Но чуть преподаватель скрылся за кустами, Кудрин снова отложил лопату, снова растянулся навзничь на песке, снова затянулся папироской.
Роту вернули на исходные, заставили повторить маневр. Кто-то недовольно крикнул:
— Зачем? Почему?
Преподаватель тактики спокойно заметил:
— Каждый за всех, все за одного.
Сердитые, поползли опять…
После «отбоя» окружили Кудрина.
— Из-за вас вот… лишний раз киселя хлебали, — виновато высказался Водовозов. Гимнастерка на нем насквозь пропотела, на лопатках выступила серая соль.
Кудрин довольно засмеялся:
— Я эту науку, дорогой коллега, с сорокового года знаю. С тех пор, как вышел из военного училища. Про вас не говорю. Вы ведь не кадровый? Вот и потейте на здоровье.
— Вы хам, товарищ Кудрин, — смутившись, сказал Водовозов.
Кудрин удивился:
— Ой ли! Ну, а вы… лапша. Именно, гражданская лапша. — Повернувшись ко мне, фамильярно попросил: — Подтверди, Дубравин.

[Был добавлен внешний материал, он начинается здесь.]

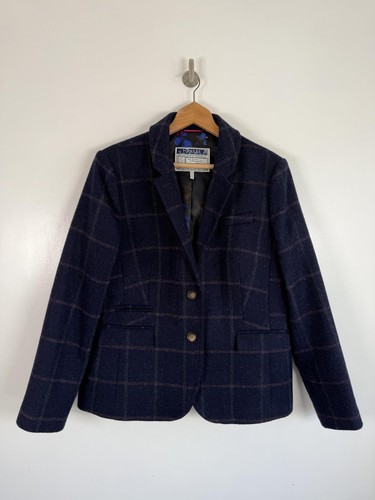 Joules tweed blazer - joules, jacket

— Что я должен подтвердить, по-вашему?
— Ну то, что размяк он, размок и раскис окончательно. Год уже воюет, а ползать по-пластунски не умеет.
— Я не видел, как он ползает.
— А, ты ведь тоже из этих… из студентов.
Меня взорвало. Почему-то вспомнил нынешнее утро, сизое марево над мостовой проспекта, блеск электричества в глазах комиссара. Вспомнил и вне всякой связи с этими воспоминаниями резко сказал:
— Обязанности по защите Родины распределены между нами поровну. Но я не желаю лишний раз упражнять свои физические силы — потому лишь, что вам не угодно подчиниться общему порядку.
— Разумно! — воскликнул покрасневший Кудрин. — А я о чем толкую?
— А вы толкуете действительно по-хамски, — сказал подошедший Егоров.
Кудрин опешил и попятился. И всю дорогу с поля до казармы не проронил ни слова.
Отрывок из песни
Я уже говорил: у меня были великолепные красные сапоги из яловичной кожи — единственные в гарнизоне. Не скрою, я любил щеголять в них по городу и ловить на блестящих, ярко-рыжего цвета их голенищах удивленные взоры прохожих. Одно мелочное обстоятельство поначалу смущало меня: во всем Ленинграде невозможно было найти хотя бы баночки красного гуталина. Приходилось поэтому слишком усердно чистить их сухой щеткой либо протирать лоскутком шинели — от этого они медленно, но верно серели, бледнели и грубели. Не один раз проходил я в них мимо патрулей и начальников, кому положено, отдавал честь и почти всегда испытывал приятное чувство своей особности: сапоги привлекали внимание каждого. Но однажды мои исключительные скороходы схватил неумолимо-суровым взглядом сам комендант города.